ACCESS-S


This is an as-of-yet unlisted document to chart my progress with ACCESS-S.
Once it's running, hopefully this will make it easier to convert it into a document.

Getting ACCESS-S


This is the initial email I got from Hailin:
Hi Holger,
 
If you'd like to play the ACCESS-S1 suite, you can copy my suite au-aa563.
 
The followings are the key parameters to run the suite.
 
In rose-suite.conf:
MAKE_BUILDS=true               #set true to compile source codes
N_GSHC_MEMBERS=3          #num of ensemble members, as for MEMBERS=-m in app/glosea_init_cntl_file/rose-app.conf
N_GSHC_STEPS=2                  #number of RESUBMIT (number of chunk runs)
RESUB_DAYS=1                     #number of days per chunk run
 
In app/glosea_init_cntl_file/rose-app.conf:
GS_HCST_START_DATE=1990050100   #start date, it is 01 of May in this case
MEMBERS=-m 3                   #total number of ensembles, must be the same as the N_GSHC_MEMBERS in rose-suite.conf
GS_YEAR_LIST=1997            #the year of the run
 
After you compiled the codes and run the job successfully, you could maintain your own INSTALL_DIR which is defined in suite.rc:
INSTALL_DIR = "/short/dx2/hxy599/gc2-install"
 
If you have any problems please let me know.
 
 
Regards,
Hailin

So I made a copy of that, new rose is au-aa566, most of the things were already set to the values that Hailin initiated in his email.
I've changed the INSTALL_DIR to /short/${PROJECT}/${USER}/gc2-install but I'm also not a member of the group dx2 or ub7, so I'm also trying to copy the DUMP_DIR and DUMP_DIR_BOM directories to my /short/${PROJECT}/${USER}/dump and /short/${PROJECT}/${USER}/dump-bom, respectively, but there is 27TB of data, and I can't do that.


Getting ACCESS-S to run


I've copied the job, and just tried to run it, but it failed with error messages, culminating in Illegal item: [scheduling]initial cycle time

The solution to this is to use older versions of CYLC and ROSE with this command:

$ CYLC_VERSION=6.9.1 ROSE_VERSION=2016.06.1 rosie go

First hurdles:


  1. gsfc_get_analysis gets a submit-failed
  2. GSHC_M1-3 get failed

For now, I've reset the suite.rc to point to the BoM directories, to see whether that changes anything -- It didn't

Looking at the job activity log and the job itself of gsfc_get_analysis, I notice strange PBS directives: ConsumableMemory(2GB) and wall_clock_limit. I find these strings in suite.rc, and replace them with -l vmem=2GB and -l walltime=01:11:00. (I also find another reference to these Values for glosea_joi_prods, and change them as well.)

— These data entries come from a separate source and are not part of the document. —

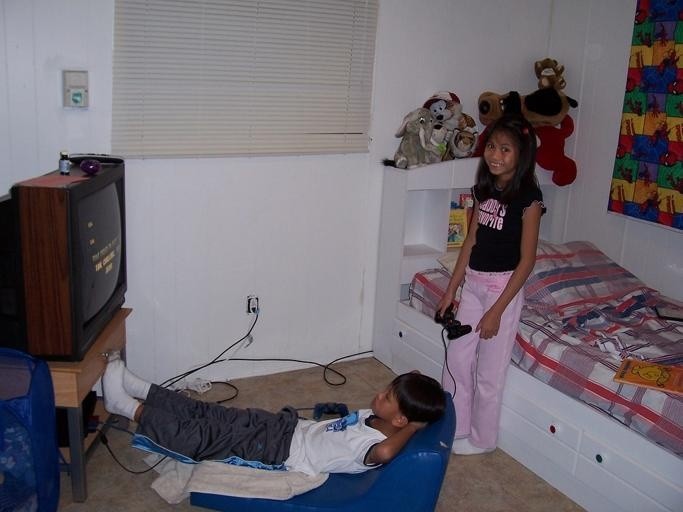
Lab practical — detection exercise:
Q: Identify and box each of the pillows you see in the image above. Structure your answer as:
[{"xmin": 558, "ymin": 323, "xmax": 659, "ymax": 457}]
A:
[{"xmin": 437, "ymin": 248, "xmax": 461, "ymax": 275}]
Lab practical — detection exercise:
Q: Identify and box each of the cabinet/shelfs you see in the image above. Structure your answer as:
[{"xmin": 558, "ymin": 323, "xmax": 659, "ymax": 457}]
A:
[{"xmin": 45, "ymin": 308, "xmax": 132, "ymax": 504}]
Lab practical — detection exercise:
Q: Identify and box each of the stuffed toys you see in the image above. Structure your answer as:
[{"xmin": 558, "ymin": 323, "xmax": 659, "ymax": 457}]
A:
[
  {"xmin": 478, "ymin": 88, "xmax": 578, "ymax": 127},
  {"xmin": 534, "ymin": 58, "xmax": 565, "ymax": 89},
  {"xmin": 394, "ymin": 91, "xmax": 478, "ymax": 169},
  {"xmin": 474, "ymin": 115, "xmax": 577, "ymax": 186}
]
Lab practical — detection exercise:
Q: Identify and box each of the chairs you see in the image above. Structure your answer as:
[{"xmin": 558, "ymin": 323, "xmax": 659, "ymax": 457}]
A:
[
  {"xmin": 0, "ymin": 347, "xmax": 60, "ymax": 512},
  {"xmin": 189, "ymin": 392, "xmax": 456, "ymax": 511}
]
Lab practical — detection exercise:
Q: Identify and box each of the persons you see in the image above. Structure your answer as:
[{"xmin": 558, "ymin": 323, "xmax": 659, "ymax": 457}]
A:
[
  {"xmin": 101, "ymin": 353, "xmax": 447, "ymax": 475},
  {"xmin": 441, "ymin": 111, "xmax": 547, "ymax": 457}
]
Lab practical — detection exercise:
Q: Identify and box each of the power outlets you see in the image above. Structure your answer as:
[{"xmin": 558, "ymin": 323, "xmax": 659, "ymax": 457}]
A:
[{"xmin": 247, "ymin": 295, "xmax": 258, "ymax": 314}]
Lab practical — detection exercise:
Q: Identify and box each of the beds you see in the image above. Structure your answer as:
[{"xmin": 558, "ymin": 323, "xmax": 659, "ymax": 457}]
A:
[{"xmin": 370, "ymin": 157, "xmax": 682, "ymax": 511}]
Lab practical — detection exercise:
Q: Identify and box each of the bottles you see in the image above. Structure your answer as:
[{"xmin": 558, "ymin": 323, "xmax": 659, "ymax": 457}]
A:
[{"xmin": 59, "ymin": 151, "xmax": 72, "ymax": 175}]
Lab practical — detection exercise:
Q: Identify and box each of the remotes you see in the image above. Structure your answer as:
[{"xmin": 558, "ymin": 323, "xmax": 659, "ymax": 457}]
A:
[{"xmin": 69, "ymin": 153, "xmax": 124, "ymax": 164}]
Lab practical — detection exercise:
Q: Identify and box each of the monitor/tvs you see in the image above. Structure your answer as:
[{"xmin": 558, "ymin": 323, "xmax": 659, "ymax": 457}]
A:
[{"xmin": 0, "ymin": 165, "xmax": 127, "ymax": 362}]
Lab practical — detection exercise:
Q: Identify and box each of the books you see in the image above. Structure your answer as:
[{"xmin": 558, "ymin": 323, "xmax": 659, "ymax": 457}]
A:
[{"xmin": 613, "ymin": 358, "xmax": 682, "ymax": 395}]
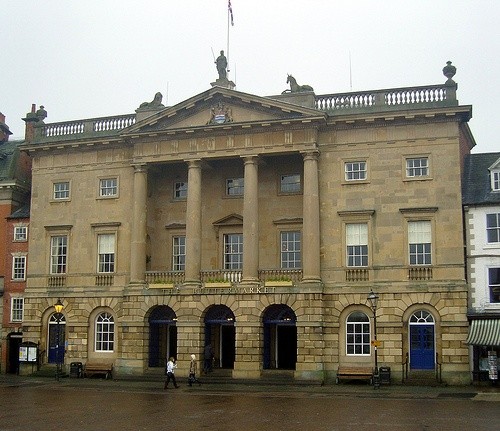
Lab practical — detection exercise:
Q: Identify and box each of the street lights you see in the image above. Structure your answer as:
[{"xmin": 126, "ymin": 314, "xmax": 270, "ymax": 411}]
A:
[
  {"xmin": 366, "ymin": 288, "xmax": 381, "ymax": 391},
  {"xmin": 53, "ymin": 298, "xmax": 64, "ymax": 381}
]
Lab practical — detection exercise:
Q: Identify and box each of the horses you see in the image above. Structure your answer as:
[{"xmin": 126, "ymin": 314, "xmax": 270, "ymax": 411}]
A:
[{"xmin": 282, "ymin": 74, "xmax": 313, "ymax": 94}]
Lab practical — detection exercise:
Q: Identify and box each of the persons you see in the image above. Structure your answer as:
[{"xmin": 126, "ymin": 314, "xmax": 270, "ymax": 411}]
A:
[
  {"xmin": 164, "ymin": 357, "xmax": 180, "ymax": 389},
  {"xmin": 204, "ymin": 342, "xmax": 214, "ymax": 374},
  {"xmin": 187, "ymin": 355, "xmax": 201, "ymax": 387},
  {"xmin": 215, "ymin": 50, "xmax": 228, "ymax": 79}
]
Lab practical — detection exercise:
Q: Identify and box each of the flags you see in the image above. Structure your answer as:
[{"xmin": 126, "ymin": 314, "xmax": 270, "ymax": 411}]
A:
[{"xmin": 228, "ymin": 0, "xmax": 234, "ymax": 26}]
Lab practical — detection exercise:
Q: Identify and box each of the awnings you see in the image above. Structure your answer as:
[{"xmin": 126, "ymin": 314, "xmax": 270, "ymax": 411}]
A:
[{"xmin": 463, "ymin": 319, "xmax": 500, "ymax": 346}]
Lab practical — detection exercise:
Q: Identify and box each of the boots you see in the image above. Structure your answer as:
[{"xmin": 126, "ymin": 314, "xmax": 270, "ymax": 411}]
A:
[
  {"xmin": 188, "ymin": 382, "xmax": 192, "ymax": 386},
  {"xmin": 197, "ymin": 379, "xmax": 201, "ymax": 386}
]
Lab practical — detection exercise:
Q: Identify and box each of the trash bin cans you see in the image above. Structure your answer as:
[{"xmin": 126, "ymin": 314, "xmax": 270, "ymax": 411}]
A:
[
  {"xmin": 380, "ymin": 367, "xmax": 391, "ymax": 384},
  {"xmin": 70, "ymin": 362, "xmax": 83, "ymax": 377}
]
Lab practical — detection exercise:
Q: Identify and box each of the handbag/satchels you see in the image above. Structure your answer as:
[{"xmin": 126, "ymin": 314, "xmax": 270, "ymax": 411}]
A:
[{"xmin": 164, "ymin": 368, "xmax": 167, "ymax": 375}]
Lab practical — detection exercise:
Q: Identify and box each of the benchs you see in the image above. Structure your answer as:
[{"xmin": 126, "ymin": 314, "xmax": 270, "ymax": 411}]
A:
[
  {"xmin": 81, "ymin": 362, "xmax": 113, "ymax": 380},
  {"xmin": 336, "ymin": 366, "xmax": 374, "ymax": 385}
]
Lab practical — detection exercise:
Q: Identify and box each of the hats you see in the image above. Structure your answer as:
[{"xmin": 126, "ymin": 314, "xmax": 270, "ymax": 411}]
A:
[{"xmin": 191, "ymin": 354, "xmax": 196, "ymax": 360}]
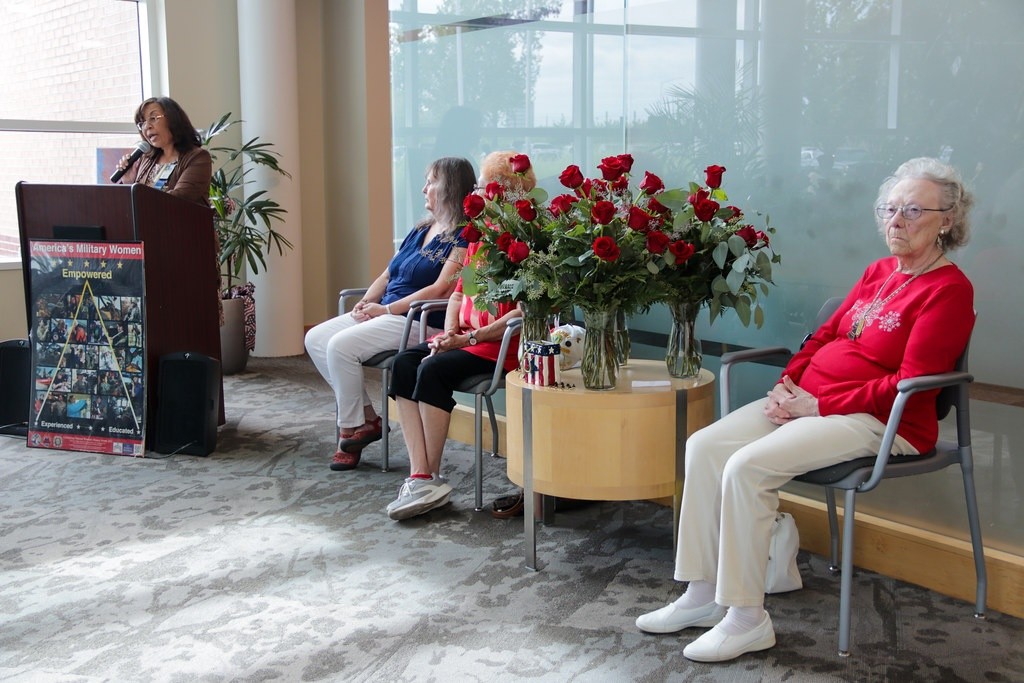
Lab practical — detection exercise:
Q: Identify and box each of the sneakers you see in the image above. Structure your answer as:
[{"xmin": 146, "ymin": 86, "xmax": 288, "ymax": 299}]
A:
[
  {"xmin": 684, "ymin": 609, "xmax": 776, "ymax": 662},
  {"xmin": 635, "ymin": 599, "xmax": 728, "ymax": 634},
  {"xmin": 385, "ymin": 473, "xmax": 453, "ymax": 521}
]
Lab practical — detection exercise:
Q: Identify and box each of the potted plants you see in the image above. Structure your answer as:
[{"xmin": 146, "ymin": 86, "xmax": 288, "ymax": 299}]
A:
[{"xmin": 197, "ymin": 111, "xmax": 295, "ymax": 375}]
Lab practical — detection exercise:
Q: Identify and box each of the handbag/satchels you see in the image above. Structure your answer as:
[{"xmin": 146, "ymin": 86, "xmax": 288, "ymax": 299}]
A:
[
  {"xmin": 764, "ymin": 511, "xmax": 804, "ymax": 595},
  {"xmin": 491, "ymin": 489, "xmax": 600, "ymax": 518}
]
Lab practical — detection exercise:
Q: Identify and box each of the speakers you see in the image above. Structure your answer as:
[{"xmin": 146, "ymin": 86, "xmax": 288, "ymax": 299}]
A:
[
  {"xmin": 153, "ymin": 351, "xmax": 220, "ymax": 458},
  {"xmin": 0, "ymin": 339, "xmax": 30, "ymax": 437}
]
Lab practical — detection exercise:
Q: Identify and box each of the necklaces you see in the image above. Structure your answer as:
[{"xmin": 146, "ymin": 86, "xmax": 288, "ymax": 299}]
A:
[{"xmin": 847, "ymin": 248, "xmax": 944, "ymax": 341}]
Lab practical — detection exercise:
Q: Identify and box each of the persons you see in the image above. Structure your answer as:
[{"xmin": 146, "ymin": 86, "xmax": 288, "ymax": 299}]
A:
[
  {"xmin": 635, "ymin": 158, "xmax": 976, "ymax": 663},
  {"xmin": 305, "ymin": 158, "xmax": 477, "ymax": 470},
  {"xmin": 116, "ymin": 97, "xmax": 226, "ymax": 432},
  {"xmin": 386, "ymin": 151, "xmax": 537, "ymax": 520},
  {"xmin": 35, "ymin": 293, "xmax": 143, "ymax": 423}
]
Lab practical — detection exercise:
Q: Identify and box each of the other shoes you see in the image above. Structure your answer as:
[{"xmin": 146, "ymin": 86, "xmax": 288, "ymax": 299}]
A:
[{"xmin": 330, "ymin": 416, "xmax": 391, "ymax": 470}]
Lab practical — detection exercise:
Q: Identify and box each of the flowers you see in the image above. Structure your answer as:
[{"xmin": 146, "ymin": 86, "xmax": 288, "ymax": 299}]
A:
[{"xmin": 418, "ymin": 152, "xmax": 781, "ymax": 387}]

This seems to have succeeded for gsfc_get_analysis, but the GSHC_M1-3 still fail. I found this error message:

????????????????????????????????????????????????????????????????????????????????
???!!!???!!!???!!!???!!!???!!! ERROR        ???!!!???!!!???!!!???!!!???!!!???!!!
?  Error   Code:    19
?  Error   Message:  Error reading namelist NLSTCALL. Please check input list against code.
?  Error   from processor:     0
?  Error   number:     0
????????????????????????????????????????????????????????????????????????????????

It seems in the namelist entered, there's a value for control_resubmit, which the UM doesn't understand. Since rose considers this variable to be compulsory, I've had to remove it from the file ~roses/au-aa566/app/coupled/rose-app.conf, and now I've submitted it again. (Or I could have disabled all metadata from the menu option...)

Second issues:


gsfc_get_analysis fails at the end, but it seems that it's not doing all that much:

======================================================================================
                  Resource Usage on 2017-06-06 15:39:23:
   Job Id:             5497709.r-man2
   Project:            w35
   Exit Status:        1
   Service Units:      1.24
   NCPUs Requested:    1                      NCPUs Used: 1
                                           CPU Time Used: 00:00:03
   Memory Requested:   500.0MB               Memory Used: 9.56MB
   Walltime requested: 01:11:00            Walltime Used: 01:14:15
   JobFS requested:    100.0MB                JobFS used: 0B
======================================================================================

CPU time used is only 3 seconds, while it ran out of walltime after almost 1h15m.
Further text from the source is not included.